La negligencia de las autoridades que deben garantizar relaciones laborales justas y ordenadas es un síntoma de los desarreglos más graves que ocurren entre nosotros. Esas conductas están en la raíz de las dificultades que presenta hoy la Argentina para convertirse en un país atractivo para la inversión internacional o doméstica. Se producen, además, al amparo de un discurso y una cultura, alimentados desde lo más alto del poder, que descalifica la creación de riqueza y presenta a los emprendedores y a los empresarios como actores nefastos que la sociedad debe, resignada, tolerar, no estimular. Estas creencias sirven de base a una sistemática agresión al derecho de propiedad y a la iniciativa privada.

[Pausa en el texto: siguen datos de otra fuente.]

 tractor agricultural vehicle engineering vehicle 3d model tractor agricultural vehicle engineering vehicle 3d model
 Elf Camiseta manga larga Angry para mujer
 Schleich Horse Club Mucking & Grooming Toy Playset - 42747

No habría que indagar demasiado para descubrir por qué nuestro país es percibido como cada vez más riesgoso para los negocios y por qué quienes invierten en él exigen una tasa de retorno más elevada. No hace falta investigar demasiado para descubrir por qué en la Argentina se destruyen cada vez más empleos y se producen más pobres.
Por el contrario, nuestros países vecinos, que también soportan el problema de la pobreza, atraen la inversión de capital con el convencimiento de que sólo la creación de empleo privado permitirá a sus sociedades disminuir los niveles de pobreza de su población.